Ondanks deze verscheidenheid ligt aan dit rapport de gedachte ten grondslag, dat in de onderzochte projecten een aantal gemeenschappelijke kenmerken kan worden onderscheiden, die meer algemene conclusies en adviezen toelaten dan in de afzonderlijke rapporten konden worden getrokken resp. gegeven.
De (deel)financiering van de geïnspecteerde projecten werd toegezegd in de periode 1975-1980. Zij vormen qua aantal zo'n 14% van de ruim 100 drinkwaterprojecten die in die tijd werden ondernomen.

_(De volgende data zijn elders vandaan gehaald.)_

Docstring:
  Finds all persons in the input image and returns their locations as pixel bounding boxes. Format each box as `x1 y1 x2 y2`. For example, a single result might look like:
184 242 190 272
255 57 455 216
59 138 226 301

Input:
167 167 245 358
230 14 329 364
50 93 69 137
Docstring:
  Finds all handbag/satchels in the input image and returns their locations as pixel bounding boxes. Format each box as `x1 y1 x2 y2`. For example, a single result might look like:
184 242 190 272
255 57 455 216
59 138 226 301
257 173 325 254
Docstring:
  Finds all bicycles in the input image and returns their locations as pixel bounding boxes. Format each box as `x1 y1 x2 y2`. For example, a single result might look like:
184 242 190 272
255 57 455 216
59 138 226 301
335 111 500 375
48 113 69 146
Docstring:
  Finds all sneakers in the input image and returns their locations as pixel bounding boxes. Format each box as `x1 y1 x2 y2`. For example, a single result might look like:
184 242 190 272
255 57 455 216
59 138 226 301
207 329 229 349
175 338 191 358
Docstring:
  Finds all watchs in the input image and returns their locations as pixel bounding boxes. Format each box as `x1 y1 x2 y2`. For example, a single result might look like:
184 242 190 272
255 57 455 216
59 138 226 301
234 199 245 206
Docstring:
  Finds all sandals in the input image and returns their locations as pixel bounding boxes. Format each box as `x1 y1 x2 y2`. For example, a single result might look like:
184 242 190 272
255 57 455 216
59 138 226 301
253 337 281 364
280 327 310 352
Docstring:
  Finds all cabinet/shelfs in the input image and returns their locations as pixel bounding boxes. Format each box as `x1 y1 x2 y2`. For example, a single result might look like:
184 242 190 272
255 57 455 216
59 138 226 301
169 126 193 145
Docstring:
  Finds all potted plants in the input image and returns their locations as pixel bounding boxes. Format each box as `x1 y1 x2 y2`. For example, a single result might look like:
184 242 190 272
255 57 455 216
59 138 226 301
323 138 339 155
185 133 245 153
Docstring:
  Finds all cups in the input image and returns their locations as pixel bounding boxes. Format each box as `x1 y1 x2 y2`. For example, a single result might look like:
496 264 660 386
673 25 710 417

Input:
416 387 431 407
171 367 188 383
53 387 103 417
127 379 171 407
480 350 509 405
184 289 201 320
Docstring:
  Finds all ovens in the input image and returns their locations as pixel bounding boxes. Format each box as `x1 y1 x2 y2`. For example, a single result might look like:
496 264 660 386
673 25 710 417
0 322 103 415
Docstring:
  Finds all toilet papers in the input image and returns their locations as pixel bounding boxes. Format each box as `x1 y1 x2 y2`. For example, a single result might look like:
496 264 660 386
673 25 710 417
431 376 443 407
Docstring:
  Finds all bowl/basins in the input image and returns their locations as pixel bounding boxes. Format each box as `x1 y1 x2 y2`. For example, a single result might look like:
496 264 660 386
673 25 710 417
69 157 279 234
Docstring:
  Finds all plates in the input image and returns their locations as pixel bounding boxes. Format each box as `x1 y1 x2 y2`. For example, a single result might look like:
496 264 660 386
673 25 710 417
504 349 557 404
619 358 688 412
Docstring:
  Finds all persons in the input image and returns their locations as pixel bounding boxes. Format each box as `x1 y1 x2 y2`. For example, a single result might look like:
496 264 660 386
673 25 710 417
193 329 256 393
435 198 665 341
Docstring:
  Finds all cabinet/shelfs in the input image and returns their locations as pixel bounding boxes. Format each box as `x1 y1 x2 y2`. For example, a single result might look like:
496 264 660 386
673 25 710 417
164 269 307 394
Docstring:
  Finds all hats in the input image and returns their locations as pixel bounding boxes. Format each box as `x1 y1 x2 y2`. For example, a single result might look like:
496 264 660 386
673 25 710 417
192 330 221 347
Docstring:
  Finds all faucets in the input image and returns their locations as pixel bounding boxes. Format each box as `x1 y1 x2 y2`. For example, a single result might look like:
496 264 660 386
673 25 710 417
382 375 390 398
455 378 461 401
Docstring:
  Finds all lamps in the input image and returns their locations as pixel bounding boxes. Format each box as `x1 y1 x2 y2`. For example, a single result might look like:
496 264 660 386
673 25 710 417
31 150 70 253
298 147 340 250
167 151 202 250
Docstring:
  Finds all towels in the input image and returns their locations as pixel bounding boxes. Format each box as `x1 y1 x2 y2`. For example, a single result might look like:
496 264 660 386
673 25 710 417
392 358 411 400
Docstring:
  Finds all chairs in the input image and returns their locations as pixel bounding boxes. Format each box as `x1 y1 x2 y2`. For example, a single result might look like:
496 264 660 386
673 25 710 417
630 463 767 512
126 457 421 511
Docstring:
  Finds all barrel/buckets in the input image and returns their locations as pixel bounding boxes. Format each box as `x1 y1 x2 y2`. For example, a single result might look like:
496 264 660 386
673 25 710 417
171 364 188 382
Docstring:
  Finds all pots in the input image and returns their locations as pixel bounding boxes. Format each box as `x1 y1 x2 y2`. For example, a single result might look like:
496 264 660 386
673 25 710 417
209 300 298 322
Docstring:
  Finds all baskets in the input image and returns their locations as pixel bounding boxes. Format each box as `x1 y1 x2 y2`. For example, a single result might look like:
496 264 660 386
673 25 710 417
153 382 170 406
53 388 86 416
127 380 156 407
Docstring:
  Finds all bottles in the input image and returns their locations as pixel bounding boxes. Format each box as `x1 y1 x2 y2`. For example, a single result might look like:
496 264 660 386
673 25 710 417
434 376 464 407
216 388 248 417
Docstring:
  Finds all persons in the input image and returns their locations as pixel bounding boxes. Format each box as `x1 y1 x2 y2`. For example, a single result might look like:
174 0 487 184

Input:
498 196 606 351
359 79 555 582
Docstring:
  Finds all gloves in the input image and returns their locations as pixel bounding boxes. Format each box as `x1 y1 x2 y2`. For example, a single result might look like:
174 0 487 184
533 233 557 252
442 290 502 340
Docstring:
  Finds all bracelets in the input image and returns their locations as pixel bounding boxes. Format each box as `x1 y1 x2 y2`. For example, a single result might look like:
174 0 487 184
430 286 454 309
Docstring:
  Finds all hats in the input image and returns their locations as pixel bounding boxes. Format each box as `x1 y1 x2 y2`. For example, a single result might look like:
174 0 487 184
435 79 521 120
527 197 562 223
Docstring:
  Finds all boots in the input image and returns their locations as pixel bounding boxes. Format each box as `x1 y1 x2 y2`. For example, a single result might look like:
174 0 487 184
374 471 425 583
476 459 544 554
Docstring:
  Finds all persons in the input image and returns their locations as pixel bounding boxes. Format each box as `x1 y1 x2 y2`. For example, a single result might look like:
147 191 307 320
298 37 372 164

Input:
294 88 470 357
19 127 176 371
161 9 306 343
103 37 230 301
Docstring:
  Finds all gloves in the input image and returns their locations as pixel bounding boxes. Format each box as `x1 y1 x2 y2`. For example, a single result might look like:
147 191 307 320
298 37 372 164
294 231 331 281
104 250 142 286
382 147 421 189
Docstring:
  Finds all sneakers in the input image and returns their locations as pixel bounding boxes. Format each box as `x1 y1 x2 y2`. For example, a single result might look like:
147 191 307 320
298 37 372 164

Gezamenlijk vertegenwoordigen ze een committeringswaarde van circa ƒ 260 miljoen, dat wil zeggen bijna 44% van de waarde van alle in die periode onder categorie I en III toegezegde drinkwaterprojecten (circa ƒ 600 miljoen).
Zonder aanspraak te maken op wetenschappelijk aantoonbare representativiteit, kan men op redelijke grond voorzichtig generaliseren ten aanzien van beleidsmatigheid, doelmatigheid en doeltreffendheid van Nederlandse bilaterale activiteiten in deze sector. Dat is de bedoeling van dit rapport.
Het rapport valt uiteen in vier delen. Het eerste geeft de achtergrond waartegen de ontwikkelingssamenwerking op drinkwatergebied plaatsvindt: een schets van het probleem in zijn belangrijkste aspecten, eindigend met een beknopte beschrijving van internationaal en nationaal-Nederlands beleid terzake. Aldus beschrijft het het kader van waaruit het inspectie-onderzoek is verricht. Het tweede deel concentreert zich geheel op de bevindingen van de Inspectie. Het derde deel omvat de samenvattende conclusies en de adviezen van de Inspectie. Enige toelichtende statistieken en tabellen zijn als bijlagen bijeengebracht in het vierde deel. Dat deel bevat tevens informatie over de relevante project-inspectierapporten.